A Clash of Kings - Jon III
And here is Sansa entering a similar representation of the realm of the dead as Jon in the haunted forest. Notice how she views it exactly as Jon thinks she would but unlike in Jon’s vision, she goes a step further and enters the realm.
When she opened the door to the garden, it was so lovely that she held her breath unwilling to disturb such perfect beauty. The snow drifted down and down, all in ghostly silence, and lay thick and unbroken on the ground. All color had fled the world outside. It was a place of whites and blacks and greys. White towers and white snow and white statues, black shadows and black trees and dark grey sky above. A pure world, Sansa thought. I do not belong here.
Yet she stepped out all the same. Her boots tore ankle deep holes into the smooth white surface of the snow, yet made no sound. Sansa drifted past frosted shrubs and thin dark trees, and wondered if she was still dreaming.

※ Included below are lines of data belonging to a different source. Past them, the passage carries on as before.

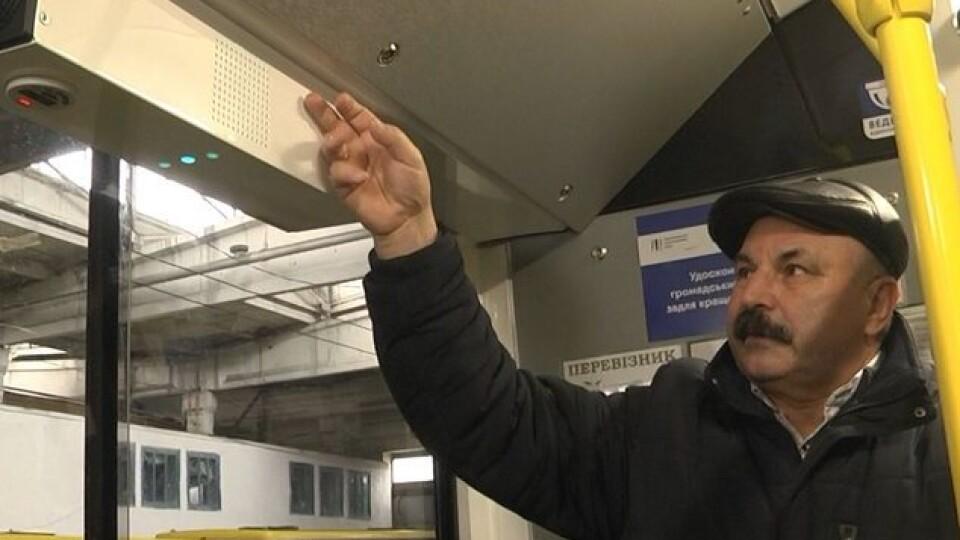 У Луцьку виїхав на маршрут тролейбус, салон у якому кварцують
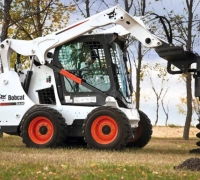 Earthmoving-Equipment--SKIDSTEER-PC-3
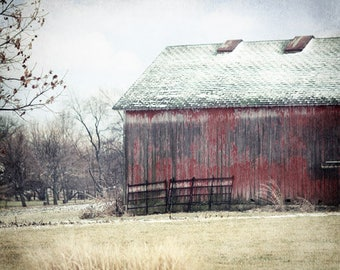 Red Barn Photography, Rustic Red Barn, Rustic Home Decor, Rustic Farmhouse Decor, Barn Picture, Barn Photo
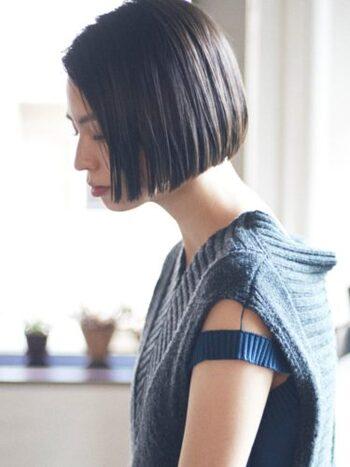 クールでミステリアスな横顔を演出するなら、前髪を流したワンレングスがおすすめ。ワンレングスの場合、毛先を軽めにしてヘアオイルやバームで仕上げると、透明感がアップします。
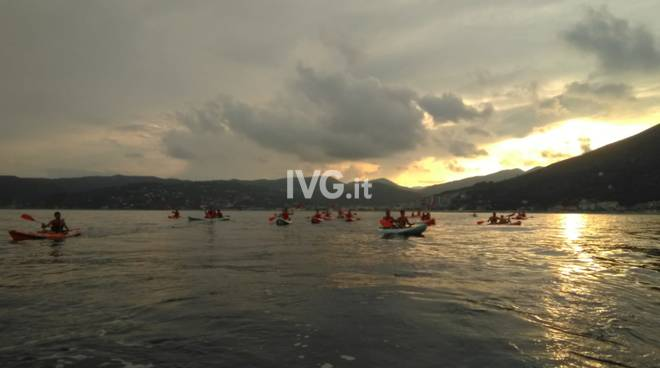 Escursione guidata serale in canoa seguita da cena in riva
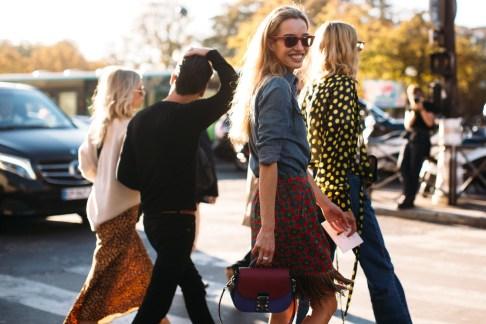 Paris Fashion Week Street Style Spring 2019 Day 3 Cont.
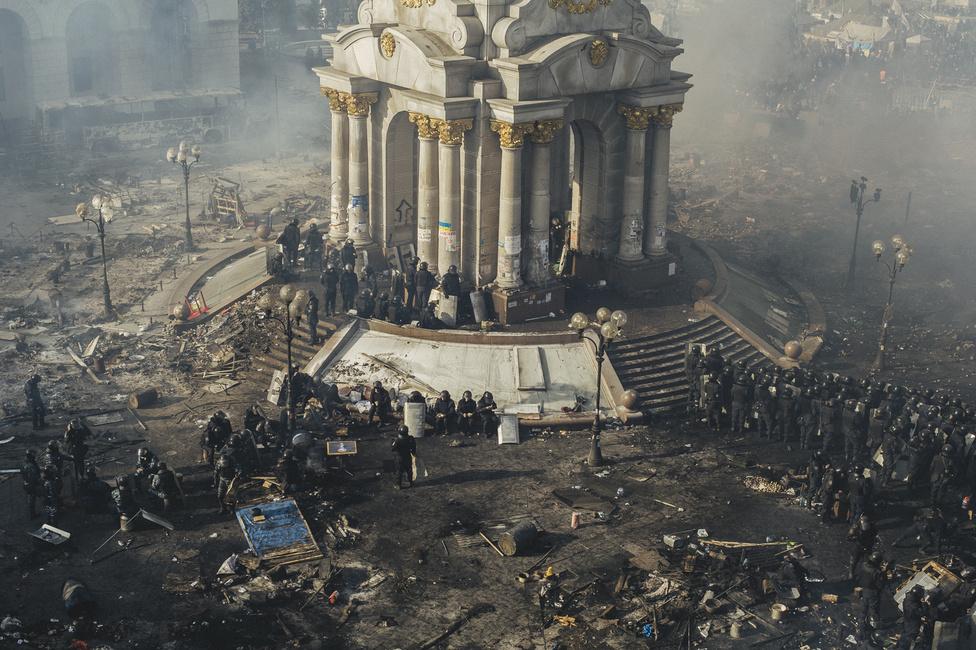 Két összecsapás között pihennek a rohamrendőrök a Majdan Nezalezsnosztin, a Függetlenség téren, amit Kijevben röviden csak Majdannak hívnak. A teret jelentő szó perzsa, eredetű, onnan került az arabba, a török nyelvekbe, így a tatáron keresztül az ukránba.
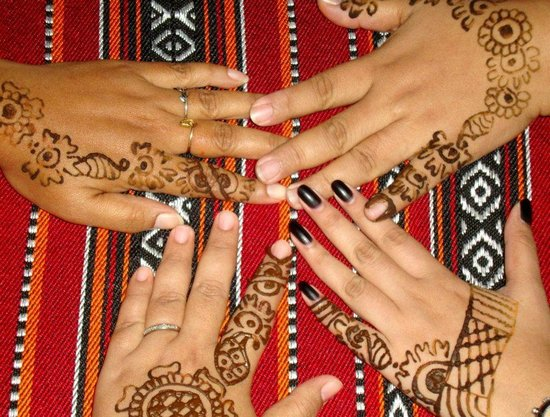 Henna tattoo picture of desert safari dubai dubai for Henna tattoos locations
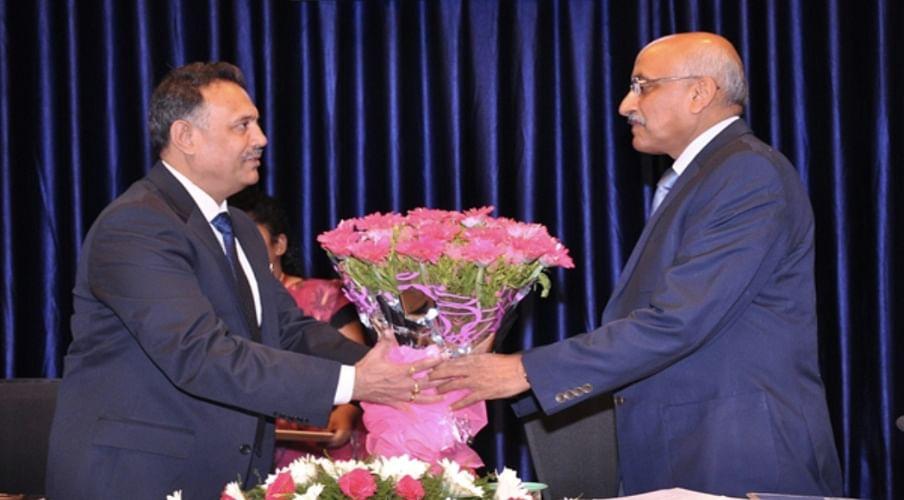 Justice Ravi Shanker Jha (left) felicitating Justice Hemant Gupta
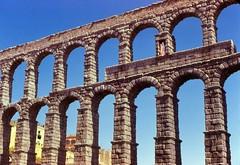 Roman Aqueduct, Segovia Spain (rodnorris99) Tags: nikon scannedslide nikkor28mmf28ais nikkormatftn segovia ais analog kodachrome 35mmfilm
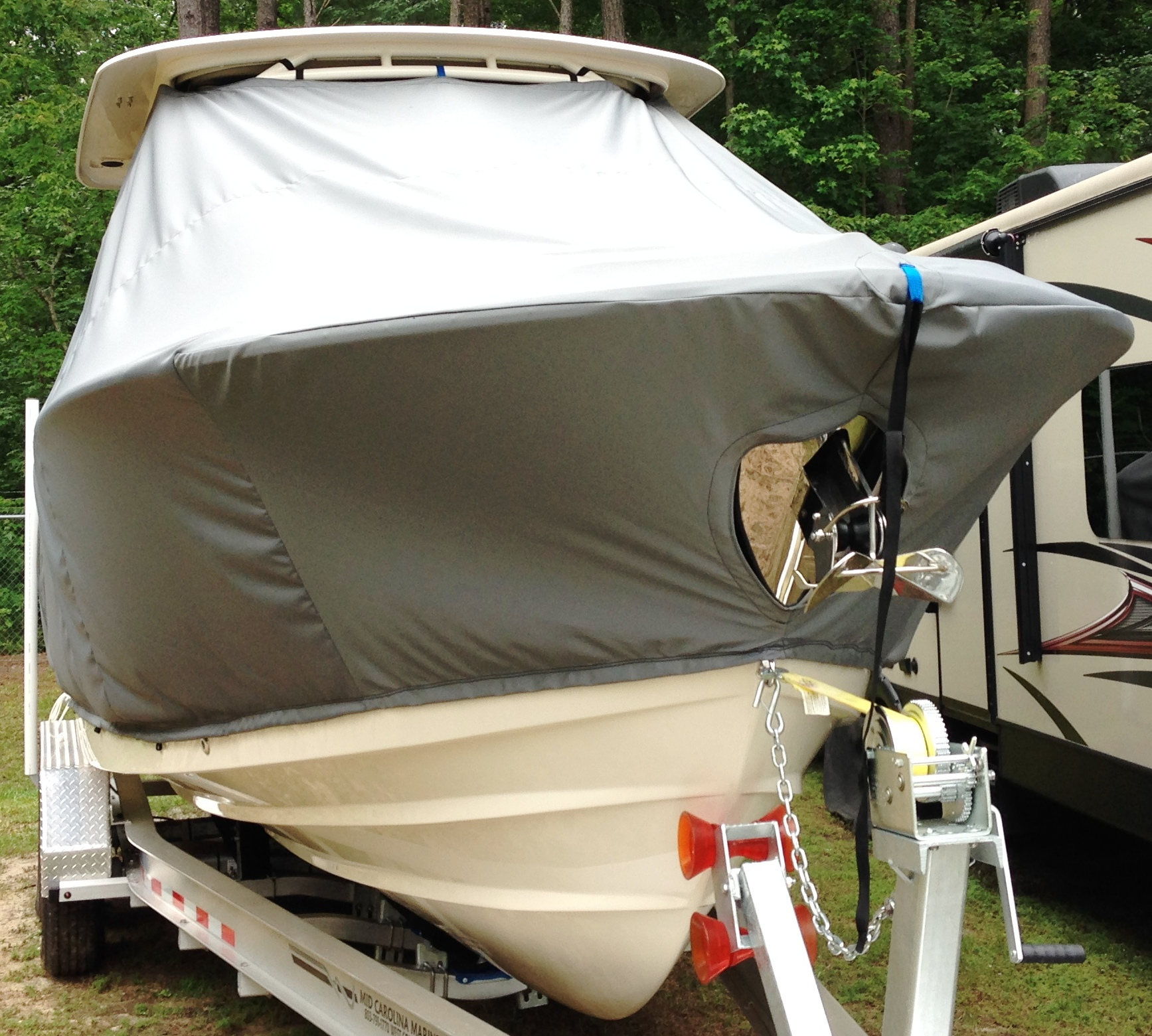 Grady White Freedom 275, 20xx, TTopCovers™ T-Top boat cover front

Drifting snowflakes brushed her face as light as lover’s kisses, and melted on her cheeks. At the center of the garden, beside the statue of the weeping woman that lay broken and half-buried on the ground, she turned her face up to the sky and closed her eyes. She could feel the snow on her lashes, taste it on her lips. It was the taste of Winterfell. The taste of innocence. The taste of dreams.
ASOS Sansa VII, Chapter 80
As he does with so much of their character arcs, GRRM wrote this Sansa scene to echo Jon’s from the haunted forest. In a way, it’s a continuation of that scene because where Jon stopped short of seeing Sansa enter the death realm, here she steps out into it. Both of them wake from having dreams of their family. We don’t learn much of either dream except that both included Arya. We’re told that Jon’s dream included Sansa as well and so we’re left wondering whether her’s also included him or even if possibly the two were of the same event. We also know that for both of them, it is a dream of home.
She awoke all at once, every nerve atingle. For a moment she did not remember where she was. She had dreamt that she was little, still sharing a bedchamber with her sister Arya.But it was her maid she heard tossing in sleep, not her sister, and this was not Winterfell, but the Eyrie. And I am Alayne Stone, a bastard girl. The room was cold and black, though she was warm beneath the blankets. Dawn had not yet come. Sometimes she dreamed of Ser Ilyn Payne and woke with her heart thumping, but this dream had not been like that. Home. It was a dream of home.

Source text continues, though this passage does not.